You could use a system image to recover your data and computer settings in case of a hard drive crash. However, keep in mind that you cannot restore individual files or settings with this process. It would always be a complete recovery. Hence, it is recommended that you also keep backing up files and folders individually instead of just relying on this system image as your ultimate savior.
In this article, we’ll see how we can create a system image in Windows 7 systems using the backup and restore center. We’ve already introduced it in a previous article ( the article we linked to in the above paragraph ). Lets dive further into its settings.
1. To start with, type backup in the start search bar and you’ll see Backup and Restore showing up in the results. Click on it.
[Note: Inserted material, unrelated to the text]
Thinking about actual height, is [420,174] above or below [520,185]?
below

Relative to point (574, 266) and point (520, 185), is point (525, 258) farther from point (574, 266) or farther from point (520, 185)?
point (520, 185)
2. On the Backup and Restore Center window, on the left, you’ll find a link that says Create a system image. Click on it.
3. You can backup the system image on an external drive, on DVDs or on a different computer in the network (if that’s an option). You could even back it up on a separate partition on the same hard disk, but that’s not recommended for obvious reasons.
It’ll automatically detect the most appropriate location to back it up. Like, in the following screenshot, you can see that it detected my external hard drive that was plugged in already.
4. Next, you have to select the drives you want to back up.
5. It’ll confirm the settings you selected before it starts creating the image. It also shows the amount of space the image is likely to occupy.
6. Once you hit Start backup, it starts creating the image. Depending on the amount of data you have, it could take anywhere between a few seconds to an hour or two.
7. Once it’s done creating the image, it’ll ask you if you want to create a system repair disc, which you should go ahead and create.
You’ll find the system image folder named as WindowsImageBackup in the location where you saved it ( Yes, you don’t get to choose a folder or a directory…you can only choose the drive where you want to save the image ).
So that was how you create a system image in Windows 7. In Vista systems, the process is almost the same except a few changes in the interface.
If you run a Home or Basic version of Windows Vista/Windows 7 then you won’t find the backup and restore thing, and can’t use what we’ve discussed. But don’t worry, we’ll soon come up with an article that will showcase some useful third party tools to create a system image.